In a nutshell all you need to remember is CAPE determines updraught strength and what type of storm it produces and along with directional shear or speed shear, these two determine the severity and assists in the characteristics of storms. Good shear mixes the water droplets, air and everything else in the updraught like a tumble dryer- the faster it goes, the more intense things get! Storms prefer moist air in the lower levels, dry air in the middle and moist again in the upper levels.
When observing radar images be mindful that what you see is delayed by a few minutes, even when watching it 'live'. So base the storm that you see to the next closest town within a few kilometres to be safe. Watch for any dissipation or weakening as the storm moves along also. If there's too much rain in front and it shows up as a faint white outline ahead of the storm it may mean the storm is cold pooling or blunty put, cold air from the downdraught ahead of the storm is killing it off so look elsewhere or go outside and have a look!
Satellite images are a handy tool also but you can only get them an 'hour or three' prior to what you are looking at on the radar, but it may be useful to see how the storms are growing or heading regardless during the day in any event, so you can monitor the cloud images on satellite and see what's happening.
There will be times when you've driven out and gotten 'busts' - that means the storm is done, gone, weakened. Every chaser gets them, it's part of chasing and you'll soon be able to recognize the storms that are worth chasing and the ones aren't and do peater out. I've chased what I thought were good storms with lots of lightning only to turn up and they've just gone dead! You'll save a lot of petrol and driving if you take your time in observing the storms.
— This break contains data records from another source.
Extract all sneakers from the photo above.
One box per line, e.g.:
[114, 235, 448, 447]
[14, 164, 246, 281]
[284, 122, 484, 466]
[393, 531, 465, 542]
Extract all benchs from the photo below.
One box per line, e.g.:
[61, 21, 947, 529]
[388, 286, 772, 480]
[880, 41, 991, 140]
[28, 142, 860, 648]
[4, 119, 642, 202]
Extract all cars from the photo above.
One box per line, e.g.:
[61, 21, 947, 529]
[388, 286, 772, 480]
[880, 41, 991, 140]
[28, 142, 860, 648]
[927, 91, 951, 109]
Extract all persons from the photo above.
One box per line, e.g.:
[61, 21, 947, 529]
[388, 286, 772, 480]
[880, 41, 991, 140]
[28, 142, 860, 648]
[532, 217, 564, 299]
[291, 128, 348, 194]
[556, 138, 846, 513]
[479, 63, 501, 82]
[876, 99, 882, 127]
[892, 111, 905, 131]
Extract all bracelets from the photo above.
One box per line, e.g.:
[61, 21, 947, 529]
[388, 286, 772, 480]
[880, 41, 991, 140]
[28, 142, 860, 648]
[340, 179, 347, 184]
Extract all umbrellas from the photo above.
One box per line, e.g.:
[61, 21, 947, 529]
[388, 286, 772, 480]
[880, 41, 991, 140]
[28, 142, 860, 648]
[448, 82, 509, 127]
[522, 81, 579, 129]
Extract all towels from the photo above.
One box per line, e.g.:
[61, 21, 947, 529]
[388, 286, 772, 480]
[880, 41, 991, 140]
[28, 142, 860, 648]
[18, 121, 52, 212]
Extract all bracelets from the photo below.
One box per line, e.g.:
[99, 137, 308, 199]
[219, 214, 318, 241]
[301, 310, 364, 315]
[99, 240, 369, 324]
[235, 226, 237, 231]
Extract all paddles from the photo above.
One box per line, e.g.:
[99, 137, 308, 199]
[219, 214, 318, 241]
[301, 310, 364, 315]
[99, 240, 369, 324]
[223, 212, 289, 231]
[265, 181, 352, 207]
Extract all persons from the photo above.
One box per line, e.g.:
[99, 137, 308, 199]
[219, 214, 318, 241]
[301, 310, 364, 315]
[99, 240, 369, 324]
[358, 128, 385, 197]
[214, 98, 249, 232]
So long as there's convection happening as you watch it, strong updraughts and maturity of the storm then they're the ones to watch.
The key is to make sure you're prepared before you go out - sometimes you can get lucky and the storms are close by so you don't need all the tools, but to initiate the good storms early and get the jump on them once you get to your destination, then that will add even further satisfaction knowing that you've done the homework and been rewarded.
Some tools you can take with you are compass, maps, laptop with wireless internet, torch, your phone - in case you want to report anything to the bureau regarding severe weather - and not forgetting your camera, tripod etc and spare batteries!
Good luck and always have some commonsense and safety when you're out there on the road, not everyone is chasing storms and if you act professional then you'll gain the respect and won't become a nuisance!